Exercise set
A. Copy the part of the Coca-Cola general counsel passage from "The letter came" to "in the letter." word for word.
B. Continue the passage about Coca-Cola's outside counsel diversity guidelines from its final sentence.

*** Document passage

Douglas, who is Black, is a longtime in-house lawyer at Coca-Cola. She was tapped last year to take over as general counsel from Gayton, who resigned from the role April 21, 2021, less than three months after announcing his new guidelines.
The letter from Douglas noted that while Coca-Cola is “committed to advancing equity, diversity, and inclusion in the legal profession,” the company ultimately never implemented the guidelines for outside lawyers set forth by Gayton last year.
Douglas didn’t respond to a request for comment. Nor did Kevin Schwartz, a litigation partner at Wachtell, Lipton, Rosen & Katz in New York. He was copied on the letter sent from Douglas to Morenoff and Anthony Delcollo, a Wilmington, Del.-based litigation partner at Offit Kurman.
The letter came in response to a stockholder inspection demand under Delaware law for access to corporate documents. The names of the Coca-Cola shareholders represented by Morenoff and Offit Kurman are redacted in the letter.
The policy proposal, which as of Monday afternoon was still listed on Coca-Cola’s website, sought to have Black lawyers handle at least half of the billable time on the 30% of new matters that Coca-Cola’s outside counsel earmarked for diverse legal efforts. It would also implement a nonrefundable 30% hold back on fees for firms that failed to meet diverse staffing metrics.

******
*** Information provided

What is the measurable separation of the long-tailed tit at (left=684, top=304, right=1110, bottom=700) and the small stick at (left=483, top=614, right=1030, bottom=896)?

******

Outputs for the tasks
A.
The letter came in response to a stockholder inspection demand under Delaware law for access to corporate documents. The names of the Coca-Cola shareholders represented by Morenoff and Offit Kurman are redacted in the letter.

B.
Gayton said when the policy was announced that such drastic measures were necessary due to the legal industry’s inability to address disparities facing Black lawyers and other attorneys of color.
That was all before Coca-Cola announced that Gayton stepped down as legal chief and would instead serve as a “strategic consultant” through April 2022. Coca-Cola subsequently made several other personnel changes to its in-house legal team.
Gayton didn’t respond to a request for comment about his now scrapped policy. Coca-Cola disclosed in a proxy statement filed earlier this month that he received more than $11 million in total compensation last year, most of which had previously been confirmed by the company as part of his consulting agreement.